### Requirements
Write out exactly, with no other output, the lines below from the one that contains "What is the proximity" through the end.

>>>>>

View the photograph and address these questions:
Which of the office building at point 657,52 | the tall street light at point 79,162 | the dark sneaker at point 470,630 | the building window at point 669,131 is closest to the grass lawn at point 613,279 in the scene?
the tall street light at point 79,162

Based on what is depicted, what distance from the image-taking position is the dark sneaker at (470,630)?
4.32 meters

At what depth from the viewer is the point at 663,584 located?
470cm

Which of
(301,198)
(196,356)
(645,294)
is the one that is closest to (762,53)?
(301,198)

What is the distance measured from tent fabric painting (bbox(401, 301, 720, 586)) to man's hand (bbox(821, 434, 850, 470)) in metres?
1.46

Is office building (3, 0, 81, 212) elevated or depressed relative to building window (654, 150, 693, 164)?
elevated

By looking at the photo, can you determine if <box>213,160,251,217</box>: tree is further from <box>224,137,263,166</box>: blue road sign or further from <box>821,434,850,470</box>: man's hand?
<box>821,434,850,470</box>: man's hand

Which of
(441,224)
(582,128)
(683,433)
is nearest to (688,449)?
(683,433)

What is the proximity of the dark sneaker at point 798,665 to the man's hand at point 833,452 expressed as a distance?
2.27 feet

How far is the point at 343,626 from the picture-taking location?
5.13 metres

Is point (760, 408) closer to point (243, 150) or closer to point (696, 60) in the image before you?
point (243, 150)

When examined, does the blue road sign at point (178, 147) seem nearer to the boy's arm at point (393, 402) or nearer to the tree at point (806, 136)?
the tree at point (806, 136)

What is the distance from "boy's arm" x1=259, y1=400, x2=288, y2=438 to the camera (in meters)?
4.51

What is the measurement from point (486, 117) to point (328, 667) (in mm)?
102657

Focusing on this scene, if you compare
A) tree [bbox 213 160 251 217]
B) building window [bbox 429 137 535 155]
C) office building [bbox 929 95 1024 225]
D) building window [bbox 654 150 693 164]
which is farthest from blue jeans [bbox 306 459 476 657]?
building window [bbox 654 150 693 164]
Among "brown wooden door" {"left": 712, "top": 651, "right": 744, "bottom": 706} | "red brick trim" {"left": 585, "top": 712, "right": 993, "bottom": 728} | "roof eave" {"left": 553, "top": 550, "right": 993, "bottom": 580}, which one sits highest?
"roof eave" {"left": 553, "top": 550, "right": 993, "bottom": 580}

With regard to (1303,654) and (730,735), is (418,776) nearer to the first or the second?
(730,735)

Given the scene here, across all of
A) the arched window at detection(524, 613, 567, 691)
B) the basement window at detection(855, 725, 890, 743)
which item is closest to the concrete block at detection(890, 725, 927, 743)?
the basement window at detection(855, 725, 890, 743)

<<<<<

### Result
What is the proximity of the dark sneaker at point 798,665 to the man's hand at point 833,452 expressed as a distance?
2.27 feet

How far is the point at 343,626 from the picture-taking location?
5.13 metres

Is point (760, 408) closer to point (243, 150) or closer to point (696, 60) in the image before you?
point (243, 150)

When examined, does the blue road sign at point (178, 147) seem nearer to the boy's arm at point (393, 402) or nearer to the tree at point (806, 136)?
the tree at point (806, 136)

What is the distance from "boy's arm" x1=259, y1=400, x2=288, y2=438 to the camera (in meters)?
4.51

What is the measurement from point (486, 117) to point (328, 667) (in mm)?
102657

Focusing on this scene, if you compare
A) tree [bbox 213 160 251 217]
B) building window [bbox 429 137 535 155]
C) office building [bbox 929 95 1024 225]
D) building window [bbox 654 150 693 164]
which is farthest from blue jeans [bbox 306 459 476 657]?
building window [bbox 654 150 693 164]
Among "brown wooden door" {"left": 712, "top": 651, "right": 744, "bottom": 706} | "red brick trim" {"left": 585, "top": 712, "right": 993, "bottom": 728} | "roof eave" {"left": 553, "top": 550, "right": 993, "bottom": 580}, which one sits highest?
"roof eave" {"left": 553, "top": 550, "right": 993, "bottom": 580}

With regard to (1303,654) and (730,735), is (418,776) nearer to the first or the second?
(730,735)

Given the scene here, across all of
A) the arched window at detection(524, 613, 567, 691)
B) the basement window at detection(855, 725, 890, 743)
which item is closest to the concrete block at detection(890, 725, 927, 743)?
the basement window at detection(855, 725, 890, 743)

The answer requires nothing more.